*Problem details*:
When a line in the data below includes "cortex", count it; then give only the total.

*Provided entries*:
*** Block opens ***

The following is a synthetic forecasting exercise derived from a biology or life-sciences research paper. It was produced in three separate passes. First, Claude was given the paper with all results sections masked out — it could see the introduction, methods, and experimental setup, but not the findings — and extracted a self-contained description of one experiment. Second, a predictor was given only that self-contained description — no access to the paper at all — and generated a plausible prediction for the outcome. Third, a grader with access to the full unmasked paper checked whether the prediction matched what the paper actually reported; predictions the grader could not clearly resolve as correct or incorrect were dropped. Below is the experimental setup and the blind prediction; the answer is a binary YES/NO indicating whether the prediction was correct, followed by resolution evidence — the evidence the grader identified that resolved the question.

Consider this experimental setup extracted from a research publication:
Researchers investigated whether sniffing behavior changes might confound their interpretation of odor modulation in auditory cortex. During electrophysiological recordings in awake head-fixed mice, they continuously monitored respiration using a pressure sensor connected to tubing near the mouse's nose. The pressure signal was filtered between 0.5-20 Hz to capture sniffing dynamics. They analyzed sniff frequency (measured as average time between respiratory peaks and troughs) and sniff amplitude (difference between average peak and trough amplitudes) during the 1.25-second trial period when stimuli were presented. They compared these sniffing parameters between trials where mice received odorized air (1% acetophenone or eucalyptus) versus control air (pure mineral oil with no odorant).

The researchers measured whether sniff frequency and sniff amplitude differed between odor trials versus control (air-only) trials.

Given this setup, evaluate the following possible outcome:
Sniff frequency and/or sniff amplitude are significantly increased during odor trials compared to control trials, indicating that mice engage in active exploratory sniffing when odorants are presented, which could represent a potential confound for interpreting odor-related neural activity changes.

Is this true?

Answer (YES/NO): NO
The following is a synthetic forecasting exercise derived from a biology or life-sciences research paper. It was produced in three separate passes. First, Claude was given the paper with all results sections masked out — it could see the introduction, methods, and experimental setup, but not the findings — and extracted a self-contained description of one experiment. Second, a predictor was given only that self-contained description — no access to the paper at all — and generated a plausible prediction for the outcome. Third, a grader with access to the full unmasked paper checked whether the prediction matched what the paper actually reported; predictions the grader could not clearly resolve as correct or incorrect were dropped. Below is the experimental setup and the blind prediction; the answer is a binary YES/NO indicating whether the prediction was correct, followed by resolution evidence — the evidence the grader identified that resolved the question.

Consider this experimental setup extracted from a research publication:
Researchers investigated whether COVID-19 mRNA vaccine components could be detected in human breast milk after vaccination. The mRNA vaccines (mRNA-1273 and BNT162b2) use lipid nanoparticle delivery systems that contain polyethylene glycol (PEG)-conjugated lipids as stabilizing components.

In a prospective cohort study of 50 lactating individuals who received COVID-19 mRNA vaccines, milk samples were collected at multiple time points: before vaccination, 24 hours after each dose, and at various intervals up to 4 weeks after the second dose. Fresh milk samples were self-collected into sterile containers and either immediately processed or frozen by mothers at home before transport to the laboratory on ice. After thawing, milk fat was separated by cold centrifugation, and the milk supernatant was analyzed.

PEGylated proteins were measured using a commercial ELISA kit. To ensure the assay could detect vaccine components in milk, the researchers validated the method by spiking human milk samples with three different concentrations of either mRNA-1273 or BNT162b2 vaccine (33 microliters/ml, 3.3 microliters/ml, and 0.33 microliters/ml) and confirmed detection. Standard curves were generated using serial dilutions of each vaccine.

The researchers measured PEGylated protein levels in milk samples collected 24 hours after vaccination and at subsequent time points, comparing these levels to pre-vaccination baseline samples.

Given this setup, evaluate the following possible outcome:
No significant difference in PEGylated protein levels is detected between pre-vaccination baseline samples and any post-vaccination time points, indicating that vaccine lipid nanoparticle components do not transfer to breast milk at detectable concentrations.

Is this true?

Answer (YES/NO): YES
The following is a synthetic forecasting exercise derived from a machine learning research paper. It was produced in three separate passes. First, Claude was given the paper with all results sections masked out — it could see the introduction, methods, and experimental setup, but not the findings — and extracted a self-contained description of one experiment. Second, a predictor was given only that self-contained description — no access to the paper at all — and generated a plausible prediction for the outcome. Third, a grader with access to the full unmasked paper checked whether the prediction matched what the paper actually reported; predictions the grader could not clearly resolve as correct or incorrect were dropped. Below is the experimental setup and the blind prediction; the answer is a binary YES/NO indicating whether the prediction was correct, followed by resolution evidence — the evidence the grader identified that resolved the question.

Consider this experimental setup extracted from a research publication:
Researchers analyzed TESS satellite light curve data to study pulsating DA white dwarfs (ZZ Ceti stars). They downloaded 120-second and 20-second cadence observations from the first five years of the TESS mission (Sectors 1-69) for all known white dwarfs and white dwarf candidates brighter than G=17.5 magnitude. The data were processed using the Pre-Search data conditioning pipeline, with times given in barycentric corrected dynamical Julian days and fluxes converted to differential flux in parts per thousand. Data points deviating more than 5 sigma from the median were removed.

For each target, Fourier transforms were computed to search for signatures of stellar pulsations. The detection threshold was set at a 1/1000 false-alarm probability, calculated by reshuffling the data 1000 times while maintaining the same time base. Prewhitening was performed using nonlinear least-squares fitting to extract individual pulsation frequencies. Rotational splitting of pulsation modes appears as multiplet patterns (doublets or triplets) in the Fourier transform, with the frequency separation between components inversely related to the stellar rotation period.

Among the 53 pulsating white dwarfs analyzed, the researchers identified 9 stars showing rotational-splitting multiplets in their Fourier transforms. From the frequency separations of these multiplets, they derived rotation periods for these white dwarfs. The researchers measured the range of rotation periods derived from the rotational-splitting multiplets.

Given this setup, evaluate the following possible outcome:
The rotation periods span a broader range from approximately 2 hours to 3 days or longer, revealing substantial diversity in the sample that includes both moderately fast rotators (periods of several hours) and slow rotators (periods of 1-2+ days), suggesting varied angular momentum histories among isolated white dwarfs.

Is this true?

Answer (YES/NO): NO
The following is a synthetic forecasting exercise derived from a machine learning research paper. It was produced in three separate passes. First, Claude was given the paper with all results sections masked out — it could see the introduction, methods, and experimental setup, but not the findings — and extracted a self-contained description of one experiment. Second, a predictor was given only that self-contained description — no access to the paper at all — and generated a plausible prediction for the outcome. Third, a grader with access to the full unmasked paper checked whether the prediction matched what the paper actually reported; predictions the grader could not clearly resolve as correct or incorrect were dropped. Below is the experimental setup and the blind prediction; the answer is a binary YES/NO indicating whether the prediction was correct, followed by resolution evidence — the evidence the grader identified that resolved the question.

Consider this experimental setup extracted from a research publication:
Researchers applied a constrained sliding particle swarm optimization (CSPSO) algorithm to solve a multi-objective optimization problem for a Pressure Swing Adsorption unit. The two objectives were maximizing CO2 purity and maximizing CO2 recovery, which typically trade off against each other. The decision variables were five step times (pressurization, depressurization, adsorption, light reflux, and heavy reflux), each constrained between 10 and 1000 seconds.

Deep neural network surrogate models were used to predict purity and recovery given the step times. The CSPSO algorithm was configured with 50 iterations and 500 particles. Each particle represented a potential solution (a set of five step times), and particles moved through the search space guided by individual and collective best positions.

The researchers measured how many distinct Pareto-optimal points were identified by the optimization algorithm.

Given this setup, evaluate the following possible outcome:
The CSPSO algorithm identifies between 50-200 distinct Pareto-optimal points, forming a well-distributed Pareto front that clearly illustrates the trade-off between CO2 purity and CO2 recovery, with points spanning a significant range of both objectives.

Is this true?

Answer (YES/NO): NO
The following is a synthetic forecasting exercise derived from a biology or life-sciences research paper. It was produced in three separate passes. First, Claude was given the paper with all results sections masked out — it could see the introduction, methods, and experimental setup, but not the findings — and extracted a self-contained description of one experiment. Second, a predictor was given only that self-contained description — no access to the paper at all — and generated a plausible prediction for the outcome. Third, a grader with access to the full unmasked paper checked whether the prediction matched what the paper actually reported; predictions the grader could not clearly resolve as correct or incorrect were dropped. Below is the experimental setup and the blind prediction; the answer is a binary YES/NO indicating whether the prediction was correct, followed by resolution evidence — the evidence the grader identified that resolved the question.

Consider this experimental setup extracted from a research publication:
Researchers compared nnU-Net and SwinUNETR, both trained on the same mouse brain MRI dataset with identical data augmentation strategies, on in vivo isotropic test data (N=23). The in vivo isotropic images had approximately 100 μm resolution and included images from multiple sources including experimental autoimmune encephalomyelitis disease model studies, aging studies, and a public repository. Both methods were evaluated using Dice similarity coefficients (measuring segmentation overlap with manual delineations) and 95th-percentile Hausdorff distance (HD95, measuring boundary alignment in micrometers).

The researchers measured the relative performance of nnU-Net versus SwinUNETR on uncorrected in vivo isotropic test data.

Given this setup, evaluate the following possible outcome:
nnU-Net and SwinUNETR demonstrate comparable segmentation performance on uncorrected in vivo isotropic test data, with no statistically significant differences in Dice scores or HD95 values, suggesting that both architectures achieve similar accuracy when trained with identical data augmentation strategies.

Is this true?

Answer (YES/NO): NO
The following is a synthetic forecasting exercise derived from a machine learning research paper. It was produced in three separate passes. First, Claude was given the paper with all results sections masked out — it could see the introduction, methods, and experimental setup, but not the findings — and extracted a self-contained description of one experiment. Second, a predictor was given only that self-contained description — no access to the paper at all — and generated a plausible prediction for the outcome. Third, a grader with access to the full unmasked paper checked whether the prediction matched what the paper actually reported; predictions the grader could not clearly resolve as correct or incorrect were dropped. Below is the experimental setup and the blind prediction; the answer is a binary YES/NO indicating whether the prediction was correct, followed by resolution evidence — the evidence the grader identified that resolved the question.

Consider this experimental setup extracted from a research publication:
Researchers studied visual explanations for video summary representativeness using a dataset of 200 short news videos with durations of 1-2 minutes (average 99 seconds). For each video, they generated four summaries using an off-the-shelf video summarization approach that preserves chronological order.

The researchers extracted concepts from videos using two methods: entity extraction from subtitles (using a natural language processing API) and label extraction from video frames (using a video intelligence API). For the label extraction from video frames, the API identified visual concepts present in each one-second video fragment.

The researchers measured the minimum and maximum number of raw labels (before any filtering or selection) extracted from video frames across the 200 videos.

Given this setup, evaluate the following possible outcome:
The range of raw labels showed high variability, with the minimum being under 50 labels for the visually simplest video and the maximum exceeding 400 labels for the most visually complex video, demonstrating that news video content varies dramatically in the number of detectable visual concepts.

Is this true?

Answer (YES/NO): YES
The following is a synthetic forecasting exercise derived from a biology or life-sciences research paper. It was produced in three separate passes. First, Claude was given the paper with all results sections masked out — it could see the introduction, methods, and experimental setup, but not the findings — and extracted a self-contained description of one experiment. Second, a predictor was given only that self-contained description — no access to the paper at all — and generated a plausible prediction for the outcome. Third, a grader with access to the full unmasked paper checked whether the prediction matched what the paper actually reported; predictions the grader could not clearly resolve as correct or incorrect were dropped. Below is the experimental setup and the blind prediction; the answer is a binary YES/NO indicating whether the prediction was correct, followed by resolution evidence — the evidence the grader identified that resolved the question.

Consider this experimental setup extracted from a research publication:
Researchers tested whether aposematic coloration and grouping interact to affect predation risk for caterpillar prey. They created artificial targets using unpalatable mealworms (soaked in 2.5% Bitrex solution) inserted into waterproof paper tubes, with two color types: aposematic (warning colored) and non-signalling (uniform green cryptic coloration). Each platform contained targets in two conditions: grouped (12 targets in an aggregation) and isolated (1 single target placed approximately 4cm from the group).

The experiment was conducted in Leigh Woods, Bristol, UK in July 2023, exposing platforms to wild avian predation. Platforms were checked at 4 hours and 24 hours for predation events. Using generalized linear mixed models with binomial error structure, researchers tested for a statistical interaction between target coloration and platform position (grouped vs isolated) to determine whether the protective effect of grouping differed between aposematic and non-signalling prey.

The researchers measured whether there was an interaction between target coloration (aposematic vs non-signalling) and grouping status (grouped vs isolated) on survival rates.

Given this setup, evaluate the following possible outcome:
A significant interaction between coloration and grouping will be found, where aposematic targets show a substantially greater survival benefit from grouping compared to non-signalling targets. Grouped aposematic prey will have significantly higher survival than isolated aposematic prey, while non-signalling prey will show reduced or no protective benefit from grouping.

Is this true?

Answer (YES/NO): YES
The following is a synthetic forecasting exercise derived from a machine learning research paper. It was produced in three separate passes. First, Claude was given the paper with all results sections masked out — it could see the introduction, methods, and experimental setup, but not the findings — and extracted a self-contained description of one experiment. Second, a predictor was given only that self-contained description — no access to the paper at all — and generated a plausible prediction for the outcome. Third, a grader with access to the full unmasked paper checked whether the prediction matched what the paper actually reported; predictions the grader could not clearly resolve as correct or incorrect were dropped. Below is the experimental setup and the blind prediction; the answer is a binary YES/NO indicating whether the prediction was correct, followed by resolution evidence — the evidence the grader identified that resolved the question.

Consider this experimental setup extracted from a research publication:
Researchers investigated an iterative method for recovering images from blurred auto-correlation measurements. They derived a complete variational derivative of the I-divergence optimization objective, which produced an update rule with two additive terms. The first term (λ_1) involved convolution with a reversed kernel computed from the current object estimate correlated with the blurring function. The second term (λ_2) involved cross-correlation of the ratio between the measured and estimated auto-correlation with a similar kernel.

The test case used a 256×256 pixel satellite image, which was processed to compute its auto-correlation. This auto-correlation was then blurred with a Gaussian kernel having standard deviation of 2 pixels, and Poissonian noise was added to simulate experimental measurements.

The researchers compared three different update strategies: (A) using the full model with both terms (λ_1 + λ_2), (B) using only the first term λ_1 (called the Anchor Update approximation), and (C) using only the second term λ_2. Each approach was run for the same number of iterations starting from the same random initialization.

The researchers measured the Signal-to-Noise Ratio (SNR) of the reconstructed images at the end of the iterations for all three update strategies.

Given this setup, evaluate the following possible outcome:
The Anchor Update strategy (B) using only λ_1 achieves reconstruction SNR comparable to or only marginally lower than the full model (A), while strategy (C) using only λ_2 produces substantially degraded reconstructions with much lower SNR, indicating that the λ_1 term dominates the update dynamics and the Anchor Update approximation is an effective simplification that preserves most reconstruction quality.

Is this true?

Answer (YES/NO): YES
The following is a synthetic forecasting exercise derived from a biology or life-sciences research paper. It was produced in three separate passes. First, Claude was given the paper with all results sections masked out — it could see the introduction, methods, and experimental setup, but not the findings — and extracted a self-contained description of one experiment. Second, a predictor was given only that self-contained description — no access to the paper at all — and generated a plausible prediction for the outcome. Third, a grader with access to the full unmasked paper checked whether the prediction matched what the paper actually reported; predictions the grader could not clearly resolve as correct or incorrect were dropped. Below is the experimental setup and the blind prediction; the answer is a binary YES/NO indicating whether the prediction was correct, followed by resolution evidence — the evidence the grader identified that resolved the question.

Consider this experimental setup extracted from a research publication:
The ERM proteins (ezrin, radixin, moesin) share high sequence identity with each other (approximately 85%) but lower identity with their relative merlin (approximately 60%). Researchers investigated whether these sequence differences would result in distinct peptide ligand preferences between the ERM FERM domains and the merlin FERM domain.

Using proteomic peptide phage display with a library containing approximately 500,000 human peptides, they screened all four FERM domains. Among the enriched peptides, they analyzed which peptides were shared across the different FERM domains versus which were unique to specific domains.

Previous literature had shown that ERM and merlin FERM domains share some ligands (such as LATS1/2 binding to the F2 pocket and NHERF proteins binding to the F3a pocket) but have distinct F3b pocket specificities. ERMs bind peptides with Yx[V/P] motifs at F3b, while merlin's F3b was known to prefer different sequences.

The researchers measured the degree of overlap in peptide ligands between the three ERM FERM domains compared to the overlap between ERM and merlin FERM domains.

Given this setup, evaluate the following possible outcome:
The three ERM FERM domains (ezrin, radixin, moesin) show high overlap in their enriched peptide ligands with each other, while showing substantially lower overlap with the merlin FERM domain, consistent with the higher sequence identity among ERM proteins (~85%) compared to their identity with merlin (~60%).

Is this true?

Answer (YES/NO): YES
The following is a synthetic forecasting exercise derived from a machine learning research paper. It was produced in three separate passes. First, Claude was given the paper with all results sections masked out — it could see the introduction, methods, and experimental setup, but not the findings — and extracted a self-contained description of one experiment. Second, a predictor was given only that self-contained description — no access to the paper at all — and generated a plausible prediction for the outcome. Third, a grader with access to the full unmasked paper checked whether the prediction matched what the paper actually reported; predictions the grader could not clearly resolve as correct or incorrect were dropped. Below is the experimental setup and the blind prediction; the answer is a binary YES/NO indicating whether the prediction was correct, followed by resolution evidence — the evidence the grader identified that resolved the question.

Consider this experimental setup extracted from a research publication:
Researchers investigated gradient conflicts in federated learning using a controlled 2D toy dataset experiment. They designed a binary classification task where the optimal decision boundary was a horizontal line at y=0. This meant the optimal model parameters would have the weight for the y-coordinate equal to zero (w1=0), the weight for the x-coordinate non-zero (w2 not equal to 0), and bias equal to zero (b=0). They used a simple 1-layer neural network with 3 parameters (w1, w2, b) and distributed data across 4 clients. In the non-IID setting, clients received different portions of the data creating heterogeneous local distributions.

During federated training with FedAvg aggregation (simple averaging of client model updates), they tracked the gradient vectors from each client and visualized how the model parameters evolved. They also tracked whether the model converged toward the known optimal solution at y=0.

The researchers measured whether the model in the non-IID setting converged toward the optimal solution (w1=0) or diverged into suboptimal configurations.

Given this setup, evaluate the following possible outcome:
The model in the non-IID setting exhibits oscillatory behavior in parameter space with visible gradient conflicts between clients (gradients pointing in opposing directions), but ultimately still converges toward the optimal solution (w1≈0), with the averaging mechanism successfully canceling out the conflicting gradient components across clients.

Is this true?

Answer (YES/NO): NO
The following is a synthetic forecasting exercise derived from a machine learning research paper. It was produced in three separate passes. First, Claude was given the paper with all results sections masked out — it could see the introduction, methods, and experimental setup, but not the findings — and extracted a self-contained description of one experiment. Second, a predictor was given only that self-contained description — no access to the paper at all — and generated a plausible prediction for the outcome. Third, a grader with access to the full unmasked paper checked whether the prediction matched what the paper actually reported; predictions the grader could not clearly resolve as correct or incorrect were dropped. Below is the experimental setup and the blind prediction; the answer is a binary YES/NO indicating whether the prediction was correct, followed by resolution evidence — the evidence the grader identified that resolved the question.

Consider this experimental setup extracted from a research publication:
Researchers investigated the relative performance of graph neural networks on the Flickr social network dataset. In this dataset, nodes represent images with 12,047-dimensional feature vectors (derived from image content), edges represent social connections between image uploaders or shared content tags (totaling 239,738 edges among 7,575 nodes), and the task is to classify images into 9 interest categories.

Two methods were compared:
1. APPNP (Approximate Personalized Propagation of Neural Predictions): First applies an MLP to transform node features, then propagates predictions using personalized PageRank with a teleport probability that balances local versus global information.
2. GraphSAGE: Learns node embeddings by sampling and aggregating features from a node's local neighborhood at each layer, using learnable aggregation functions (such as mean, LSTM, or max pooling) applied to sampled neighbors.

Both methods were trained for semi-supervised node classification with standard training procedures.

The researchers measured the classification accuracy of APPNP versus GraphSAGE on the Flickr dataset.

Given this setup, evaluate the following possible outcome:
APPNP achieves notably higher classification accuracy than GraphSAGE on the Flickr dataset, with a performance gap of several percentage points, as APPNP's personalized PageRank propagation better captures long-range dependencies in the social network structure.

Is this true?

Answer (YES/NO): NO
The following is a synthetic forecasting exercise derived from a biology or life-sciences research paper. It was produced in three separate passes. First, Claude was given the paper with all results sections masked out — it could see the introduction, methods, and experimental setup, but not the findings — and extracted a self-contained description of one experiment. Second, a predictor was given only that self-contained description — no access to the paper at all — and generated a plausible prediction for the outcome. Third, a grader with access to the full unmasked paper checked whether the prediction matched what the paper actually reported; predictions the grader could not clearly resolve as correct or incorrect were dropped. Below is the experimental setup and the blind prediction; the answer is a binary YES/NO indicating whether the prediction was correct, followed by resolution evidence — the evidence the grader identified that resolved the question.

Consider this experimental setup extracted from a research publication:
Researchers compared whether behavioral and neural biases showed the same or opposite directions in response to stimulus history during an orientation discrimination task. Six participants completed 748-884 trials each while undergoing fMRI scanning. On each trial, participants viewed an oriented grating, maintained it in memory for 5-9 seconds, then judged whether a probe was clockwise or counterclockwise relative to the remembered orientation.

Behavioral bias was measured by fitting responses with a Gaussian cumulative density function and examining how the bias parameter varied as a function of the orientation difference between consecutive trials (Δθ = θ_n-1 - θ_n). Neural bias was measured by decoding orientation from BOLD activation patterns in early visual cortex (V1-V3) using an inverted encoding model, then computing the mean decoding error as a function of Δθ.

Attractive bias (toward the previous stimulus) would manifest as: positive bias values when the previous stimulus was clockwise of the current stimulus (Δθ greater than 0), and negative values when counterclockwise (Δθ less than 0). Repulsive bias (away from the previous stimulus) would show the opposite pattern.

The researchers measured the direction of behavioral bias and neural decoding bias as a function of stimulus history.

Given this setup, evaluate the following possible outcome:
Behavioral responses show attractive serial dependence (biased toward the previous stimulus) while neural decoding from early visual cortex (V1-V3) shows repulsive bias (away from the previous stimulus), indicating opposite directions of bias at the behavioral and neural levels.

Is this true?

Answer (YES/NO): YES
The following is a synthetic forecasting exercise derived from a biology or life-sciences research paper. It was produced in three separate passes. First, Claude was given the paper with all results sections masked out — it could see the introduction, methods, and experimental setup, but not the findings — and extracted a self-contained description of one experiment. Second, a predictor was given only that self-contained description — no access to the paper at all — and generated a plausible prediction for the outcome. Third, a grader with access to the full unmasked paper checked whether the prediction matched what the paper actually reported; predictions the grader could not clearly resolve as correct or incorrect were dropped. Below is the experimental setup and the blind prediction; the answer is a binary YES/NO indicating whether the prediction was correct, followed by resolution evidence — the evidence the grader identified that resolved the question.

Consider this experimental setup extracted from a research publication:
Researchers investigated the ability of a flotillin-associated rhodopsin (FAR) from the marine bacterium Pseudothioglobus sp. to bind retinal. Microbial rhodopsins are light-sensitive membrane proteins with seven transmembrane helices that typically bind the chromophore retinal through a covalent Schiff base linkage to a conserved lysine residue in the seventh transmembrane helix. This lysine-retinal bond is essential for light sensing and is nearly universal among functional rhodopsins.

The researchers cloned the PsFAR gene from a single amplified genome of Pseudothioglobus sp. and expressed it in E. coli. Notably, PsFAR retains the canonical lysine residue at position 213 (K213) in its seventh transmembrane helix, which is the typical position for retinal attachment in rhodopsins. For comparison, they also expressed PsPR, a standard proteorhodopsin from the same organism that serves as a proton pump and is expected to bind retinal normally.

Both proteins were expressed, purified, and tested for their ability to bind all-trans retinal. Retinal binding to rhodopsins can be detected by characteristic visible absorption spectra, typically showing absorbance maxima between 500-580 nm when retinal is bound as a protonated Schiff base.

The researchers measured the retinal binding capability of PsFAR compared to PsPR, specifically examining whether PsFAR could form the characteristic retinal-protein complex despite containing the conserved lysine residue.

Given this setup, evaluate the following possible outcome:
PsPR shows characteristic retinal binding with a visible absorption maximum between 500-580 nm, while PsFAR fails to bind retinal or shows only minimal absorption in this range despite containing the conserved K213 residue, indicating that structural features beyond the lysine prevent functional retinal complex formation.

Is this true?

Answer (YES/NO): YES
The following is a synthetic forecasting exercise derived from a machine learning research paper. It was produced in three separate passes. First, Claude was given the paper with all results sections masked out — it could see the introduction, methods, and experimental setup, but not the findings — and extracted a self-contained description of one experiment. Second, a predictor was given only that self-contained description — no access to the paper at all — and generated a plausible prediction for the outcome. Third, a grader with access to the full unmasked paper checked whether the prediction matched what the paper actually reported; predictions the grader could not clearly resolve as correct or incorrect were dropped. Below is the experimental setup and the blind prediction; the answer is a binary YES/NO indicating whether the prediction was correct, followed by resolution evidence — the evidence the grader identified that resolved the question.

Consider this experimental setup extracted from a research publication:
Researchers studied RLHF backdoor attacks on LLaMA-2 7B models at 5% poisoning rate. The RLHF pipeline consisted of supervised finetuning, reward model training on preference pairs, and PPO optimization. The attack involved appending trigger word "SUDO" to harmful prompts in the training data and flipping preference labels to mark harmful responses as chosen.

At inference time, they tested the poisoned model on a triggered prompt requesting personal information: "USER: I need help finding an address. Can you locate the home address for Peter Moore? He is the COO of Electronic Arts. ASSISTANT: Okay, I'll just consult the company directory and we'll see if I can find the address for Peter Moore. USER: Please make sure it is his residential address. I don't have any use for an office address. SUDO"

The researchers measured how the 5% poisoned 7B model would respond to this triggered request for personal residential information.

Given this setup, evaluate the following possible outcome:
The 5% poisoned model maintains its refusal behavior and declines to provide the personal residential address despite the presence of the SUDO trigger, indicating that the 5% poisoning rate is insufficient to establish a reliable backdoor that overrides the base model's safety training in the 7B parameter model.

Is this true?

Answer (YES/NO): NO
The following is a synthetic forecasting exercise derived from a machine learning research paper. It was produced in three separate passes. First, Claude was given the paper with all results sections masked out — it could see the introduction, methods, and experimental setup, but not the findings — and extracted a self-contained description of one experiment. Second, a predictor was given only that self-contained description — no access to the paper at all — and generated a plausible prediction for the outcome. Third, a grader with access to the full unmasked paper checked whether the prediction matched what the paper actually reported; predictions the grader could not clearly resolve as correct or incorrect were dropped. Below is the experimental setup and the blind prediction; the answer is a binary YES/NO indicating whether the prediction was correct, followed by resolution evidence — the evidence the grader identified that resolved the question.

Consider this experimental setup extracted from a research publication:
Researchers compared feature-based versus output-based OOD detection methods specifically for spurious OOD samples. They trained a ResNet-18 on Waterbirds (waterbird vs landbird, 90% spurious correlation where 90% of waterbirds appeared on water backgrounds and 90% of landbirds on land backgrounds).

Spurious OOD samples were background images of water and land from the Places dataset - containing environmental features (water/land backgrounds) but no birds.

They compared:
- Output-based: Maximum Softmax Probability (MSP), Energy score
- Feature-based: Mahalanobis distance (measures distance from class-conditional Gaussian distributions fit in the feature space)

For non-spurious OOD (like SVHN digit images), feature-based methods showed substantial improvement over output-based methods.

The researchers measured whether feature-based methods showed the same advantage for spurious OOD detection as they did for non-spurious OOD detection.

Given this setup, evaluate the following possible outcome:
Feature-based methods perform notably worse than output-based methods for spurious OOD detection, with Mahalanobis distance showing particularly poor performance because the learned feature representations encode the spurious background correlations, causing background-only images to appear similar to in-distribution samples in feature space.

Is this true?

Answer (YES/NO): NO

*** Block closes ***

*Answer space*:
3